Au cœur de l’occident mystique
Christiane Singer (1943-2007) est notre contemporaine. Elle est inclassable dans les catégories habituelles des « prêts à croire » proposés par les diverses religions. Écrivaine, spirituelle, poétesse à sa façon, elle était hors normes. Sans doute, comme la plupart des personnes de notre génération, elle échappait aux frontières confessionnelles. De sensibilité chrétienne, elle souhaitait en dépasser la pesanteur des dogmatismes et des formes instituées. Pour ce faire, elle se mit à l’écoute de Graf Von Durckheim (1896-1988), psychothérapeute et philosophe allemand très proche du bouddhisme zen dont elle suivit les sessions. Au fil du temps, des rencontres et de ses propres méditations, elle en arriva à saisir l’essence de l’amour comme lien universel de l’univers. Elle le vécut, à une puissance exponentielle, lors de sa douloureuse agonie d’un cancer de courte durée mais totalement destructeur. C’est pour cela que nous insisterons dans cet article sur l’éblouissement qu’elle connût dans ses derniers jours.

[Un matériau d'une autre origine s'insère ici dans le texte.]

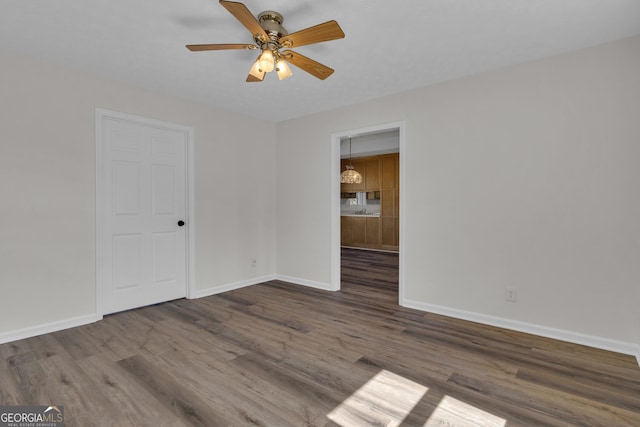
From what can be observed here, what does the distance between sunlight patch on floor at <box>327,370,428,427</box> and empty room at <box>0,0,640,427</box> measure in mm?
Result: 13

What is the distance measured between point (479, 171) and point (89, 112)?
154 inches

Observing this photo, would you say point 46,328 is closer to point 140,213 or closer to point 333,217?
point 140,213

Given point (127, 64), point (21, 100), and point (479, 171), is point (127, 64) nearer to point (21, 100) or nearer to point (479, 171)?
point (21, 100)

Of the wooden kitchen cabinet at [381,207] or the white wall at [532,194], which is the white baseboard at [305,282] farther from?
the wooden kitchen cabinet at [381,207]

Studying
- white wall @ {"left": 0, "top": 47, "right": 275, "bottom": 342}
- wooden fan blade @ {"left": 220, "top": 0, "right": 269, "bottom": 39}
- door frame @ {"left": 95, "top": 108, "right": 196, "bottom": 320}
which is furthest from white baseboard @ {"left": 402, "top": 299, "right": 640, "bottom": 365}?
white wall @ {"left": 0, "top": 47, "right": 275, "bottom": 342}

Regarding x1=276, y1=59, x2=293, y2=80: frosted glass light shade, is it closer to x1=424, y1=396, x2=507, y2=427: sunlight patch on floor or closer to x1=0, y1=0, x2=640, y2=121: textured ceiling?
x1=0, y1=0, x2=640, y2=121: textured ceiling

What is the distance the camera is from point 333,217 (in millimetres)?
4434

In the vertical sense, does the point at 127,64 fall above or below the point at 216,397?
above

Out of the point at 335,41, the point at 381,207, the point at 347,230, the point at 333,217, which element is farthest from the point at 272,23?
the point at 347,230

Bien sûr, ses précédents ouvrages révélaient une très profonde spiritualité mais les paroles qu’elle dicta ou fit téléphoner dans ses moments ultimes sont d’une telle intensité qu’on ne peut proposer que le terme d’éblouissement ou d’émerveillement pour essayer d’approcher la sève et le sens intime et universel de ce qu’elle nous a transmis.
Le mystère de souffrance
À sa façon, Christiane Singer a vécu la souffrance du Christ dans le jardin de Gethsémani où des gouttes de sang s’écoulaient sur son visage. Il savait que la crucifixion l’attendait. Christiane nous parle quant à elle du fond de son lit où un cancer est en train de la dévorer de l’intérieur. Quelques jours avant sa mort, elle adresse un dernier message par téléphone en avril 2007. Elle nous y parle de sa dernière aventure, une vertigineuse et assez déchirante descente et traversée avant tout dans le mystère de la souffrance.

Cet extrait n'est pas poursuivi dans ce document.